When I first started blogging about economics, I told a friend that it sometimes felt like live-narrating the experience of deciphering a Magic Eye. It takes a while for the blurs to fade and see how the big picture comes together. In economics, sometimes there is no hidden image -- not one we can agree on, anyway. The least we can do is speak clearly about the blurriness.










I've never been able to see the pictures in those Magic Eye books. I do have plenty of opinions about this. I teach and write about finance. I don't think that financial journalists have an interest in making the field complicated, but many of the people in the field have plenty of interest in that. Advisors need to justify their fees, academic economists want to get tenure, and corporate executives want to protect their jobs. Talking about money too much in our culture is considered to be tacky, and that compounds the problem: we don't really know much about how much other people make or own, so we can be easily misled. And finally, it does become sports, of a sort: I don't know how many people have told me that I am a whacko liberal because I don't think that tax cuts create economic growth, even though no one can cite proof. They hear it over and over again from politicians, so they believe it.
Numbers aren't scary. Business isn't evil. Investing isn't hard. But until people are convinced of that, they'll be afraid of financial journalism. And that's too bad.
I think the explanation is simple. People prefer to read about personalities instead of economic principles. And you know...
"It was my understanding that there would be no math."
I think the real issue here is that in 12 years of public school and four in at a university, I took a total of two classes on economics (and I know this is not a unique situation).

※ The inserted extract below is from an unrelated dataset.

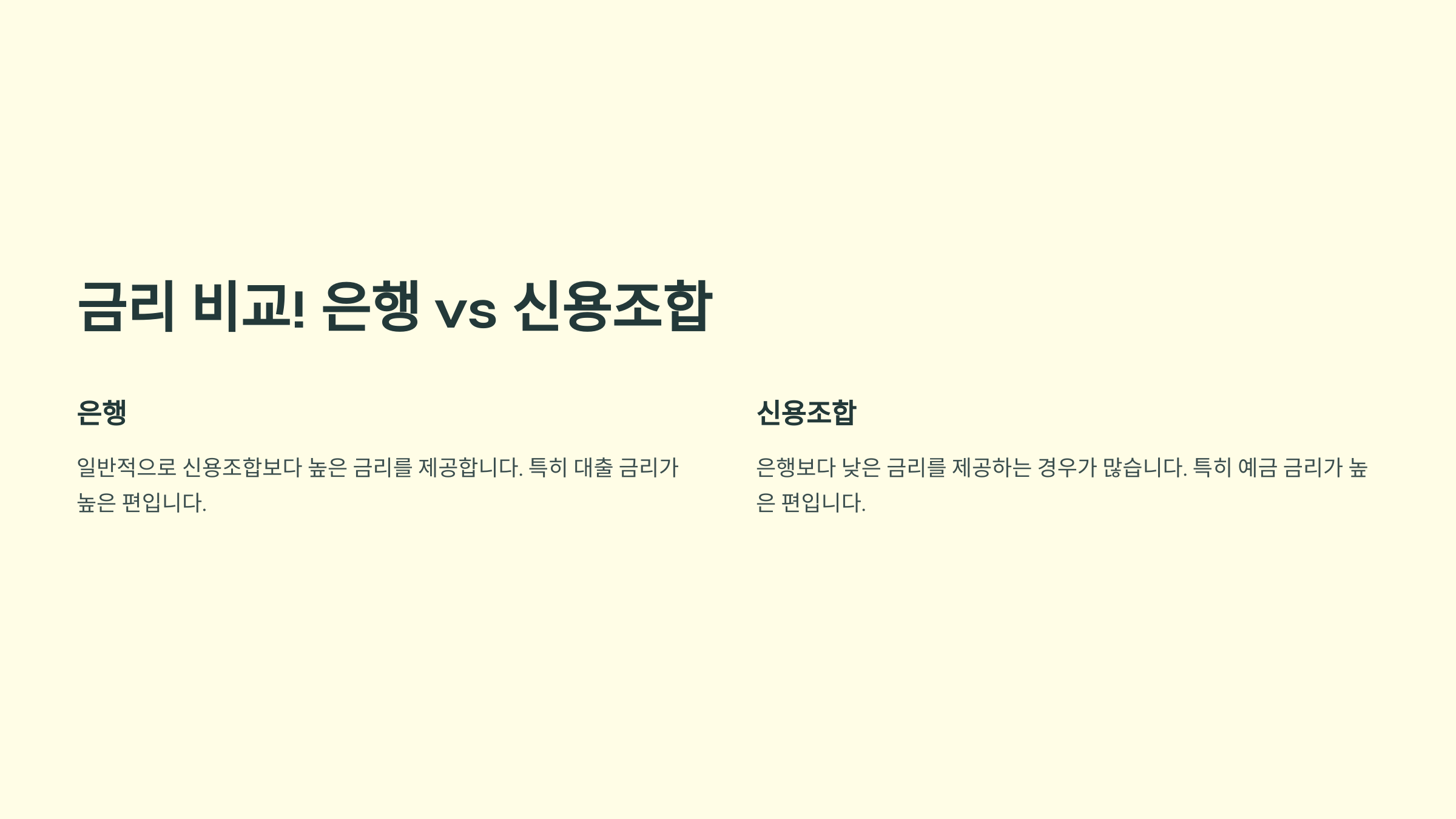 금리 비교! 은행 vs 신용조합

은행

일반적으로 신용조합보다 높은 금리를 제공합니다. 특히 대출 금리가 높은 편입니다.

신용조합

은행보다 낮은 금리를 제공하는 경우가 많습니다. 특히 예금 금리가 높은 편입니다.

One was taught by the JV football coach who was a nice enough guy, but I don't think he knew much more about finance and the economy than we did as 16-year-olds. We watched Roger & Me, because it was Michigan, and read a lot of editorial cartoons if I remember correctly.
In college, as a journalism major, I was only required to take one basic class in economics. I could have taken more as electives, to be sure, but since I entered journalism in large part because I am terrible at math, I didn't.
Should the professionals reporting on these topics strive daily to give context to consumers about the mess we're in? Absolutely.
Can sports metaphors help? Definitely.
Are Americans ready for a crash course in economics? I think so. If you've lost your house, job or retirement funds, chances are you'll latch onto any piece of journalism that gives the Why and How.
Journalists need to do better. But we can't expect financial journalism to make up for the fact that our educational system failed us in this arena any more than we can fault foreign affairs reporters for the fact that most Americans still couldn't find Iraq on a map.